== Segment start ==

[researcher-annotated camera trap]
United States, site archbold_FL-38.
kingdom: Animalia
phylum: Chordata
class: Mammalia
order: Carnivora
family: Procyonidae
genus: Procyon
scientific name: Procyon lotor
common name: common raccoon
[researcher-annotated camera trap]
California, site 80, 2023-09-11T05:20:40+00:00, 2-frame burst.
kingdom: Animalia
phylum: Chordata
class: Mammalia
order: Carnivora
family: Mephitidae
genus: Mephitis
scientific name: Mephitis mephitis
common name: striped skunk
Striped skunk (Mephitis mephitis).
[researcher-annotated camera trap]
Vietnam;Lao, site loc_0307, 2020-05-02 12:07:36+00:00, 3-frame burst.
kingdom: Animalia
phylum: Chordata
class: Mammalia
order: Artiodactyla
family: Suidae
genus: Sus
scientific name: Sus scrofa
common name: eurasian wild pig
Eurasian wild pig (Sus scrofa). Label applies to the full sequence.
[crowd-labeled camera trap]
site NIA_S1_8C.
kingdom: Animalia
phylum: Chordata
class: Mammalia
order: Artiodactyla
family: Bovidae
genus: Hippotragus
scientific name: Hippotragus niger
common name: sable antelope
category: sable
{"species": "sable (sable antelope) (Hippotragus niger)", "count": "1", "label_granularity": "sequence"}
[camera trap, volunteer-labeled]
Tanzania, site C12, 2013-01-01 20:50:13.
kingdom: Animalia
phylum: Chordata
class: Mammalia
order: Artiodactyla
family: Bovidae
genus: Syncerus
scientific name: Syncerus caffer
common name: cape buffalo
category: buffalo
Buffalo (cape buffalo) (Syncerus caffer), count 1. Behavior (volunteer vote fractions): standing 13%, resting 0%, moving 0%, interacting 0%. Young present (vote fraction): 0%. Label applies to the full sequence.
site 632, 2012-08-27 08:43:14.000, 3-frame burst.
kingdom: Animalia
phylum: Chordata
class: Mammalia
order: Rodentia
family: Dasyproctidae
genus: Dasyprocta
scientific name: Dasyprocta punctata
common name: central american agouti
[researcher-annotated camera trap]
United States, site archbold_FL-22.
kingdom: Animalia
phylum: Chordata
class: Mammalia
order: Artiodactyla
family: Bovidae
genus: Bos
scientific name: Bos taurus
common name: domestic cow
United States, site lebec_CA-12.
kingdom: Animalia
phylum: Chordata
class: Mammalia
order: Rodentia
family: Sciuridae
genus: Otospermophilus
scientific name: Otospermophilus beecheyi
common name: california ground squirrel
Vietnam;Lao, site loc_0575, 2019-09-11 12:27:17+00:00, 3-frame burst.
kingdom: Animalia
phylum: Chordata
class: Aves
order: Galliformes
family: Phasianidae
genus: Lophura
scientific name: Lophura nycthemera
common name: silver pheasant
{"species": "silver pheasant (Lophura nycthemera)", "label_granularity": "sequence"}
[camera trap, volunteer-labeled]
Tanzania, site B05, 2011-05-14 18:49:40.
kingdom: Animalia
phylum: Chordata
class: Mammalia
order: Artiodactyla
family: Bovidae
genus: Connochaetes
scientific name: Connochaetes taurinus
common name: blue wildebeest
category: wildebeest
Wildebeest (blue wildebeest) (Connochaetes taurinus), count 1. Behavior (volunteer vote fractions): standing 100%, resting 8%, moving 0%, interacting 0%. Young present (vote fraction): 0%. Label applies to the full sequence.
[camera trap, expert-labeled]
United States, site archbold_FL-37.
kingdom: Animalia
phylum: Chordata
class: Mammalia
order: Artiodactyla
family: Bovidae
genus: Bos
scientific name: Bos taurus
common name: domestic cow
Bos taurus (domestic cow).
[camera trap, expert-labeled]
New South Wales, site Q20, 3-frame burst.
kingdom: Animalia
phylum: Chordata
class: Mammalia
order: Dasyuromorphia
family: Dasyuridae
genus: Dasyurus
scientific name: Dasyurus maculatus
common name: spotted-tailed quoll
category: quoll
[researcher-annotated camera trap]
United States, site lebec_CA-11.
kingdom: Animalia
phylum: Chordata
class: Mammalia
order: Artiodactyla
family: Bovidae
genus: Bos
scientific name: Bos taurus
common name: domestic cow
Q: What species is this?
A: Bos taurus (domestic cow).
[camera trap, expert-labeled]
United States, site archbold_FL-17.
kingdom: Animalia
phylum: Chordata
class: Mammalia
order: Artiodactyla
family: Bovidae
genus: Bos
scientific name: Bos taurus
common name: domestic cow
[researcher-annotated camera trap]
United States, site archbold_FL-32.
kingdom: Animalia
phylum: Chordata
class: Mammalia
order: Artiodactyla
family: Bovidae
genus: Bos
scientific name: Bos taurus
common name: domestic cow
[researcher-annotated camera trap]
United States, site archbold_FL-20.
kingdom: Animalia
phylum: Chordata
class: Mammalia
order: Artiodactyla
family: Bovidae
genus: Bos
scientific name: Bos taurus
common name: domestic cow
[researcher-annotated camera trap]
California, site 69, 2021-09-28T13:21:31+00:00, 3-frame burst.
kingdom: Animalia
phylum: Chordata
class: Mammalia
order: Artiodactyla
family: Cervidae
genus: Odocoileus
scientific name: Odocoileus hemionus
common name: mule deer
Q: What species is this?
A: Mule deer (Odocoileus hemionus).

== Segment end ==

Copy the lines above exactly. Start with the line containing "United States, site archbold_FL-22.", end with the line containing "A: Bos taurus (domestic cow).", and include both.

*REPLY TO THE EXERCISE*.
United States, site archbold_FL-22.
kingdom: Animalia
phylum: Chordata
class: Mammalia
order: Artiodactyla
family: Bovidae
genus: Bos
scientific name: Bos taurus
common name: domestic cow
United States, site lebec_CA-12.
kingdom: Animalia
phylum: Chordata
class: Mammalia
order: Rodentia
family: Sciuridae
genus: Otospermophilus
scientific name: Otospermophilus beecheyi
common name: california ground squirrel
Vietnam;Lao, site loc_0575, 2019-09-11 12:27:17+00:00, 3-frame burst.
kingdom: Animalia
phylum: Chordata
class: Aves
order: Galliformes
family: Phasianidae
genus: Lophura
scientific name: Lophura nycthemera
common name: silver pheasant
{"species": "silver pheasant (Lophura nycthemera)", "label_granularity": "sequence"}
[camera trap, volunteer-labeled]
Tanzania, site B05, 2011-05-14 18:49:40.
kingdom: Animalia
phylum: Chordata
class: Mammalia
order: Artiodactyla
family: Bovidae
genus: Connochaetes
scientific name: Connochaetes taurinus
common name: blue wildebeest
category: wildebeest
Wildebeest (blue wildebeest) (Connochaetes taurinus), count 1. Behavior (volunteer vote fractions): standing 100%, resting 8%, moving 0%, interacting 0%. Young present (vote fraction): 0%. Label applies to the full sequence.
[camera trap, expert-labeled]
United States, site archbold_FL-37.
kingdom: Animalia
phylum: Chordata
class: Mammalia
order: Artiodactyla
family: Bovidae
genus: Bos
scientific name: Bos taurus
common name: domestic cow
Bos taurus (domestic cow).
[camera trap, expert-labeled]
New South Wales, site Q20, 3-frame burst.
kingdom: Animalia
phylum: Chordata
class: Mammalia
order: Dasyuromorphia
family: Dasyuridae
genus: Dasyurus
scientific name: Dasyurus maculatus
common name: spotted-tailed quoll
category: quoll
[researcher-annotated camera trap]
United States, site lebec_CA-11.
kingdom: Animalia
phylum: Chordata
class: Mammalia
order: Artiodactyla
family: Bovidae
genus: Bos
scientific name: Bos taurus
common name: domestic cow
Q: What species is this?
A: Bos taurus (domestic cow).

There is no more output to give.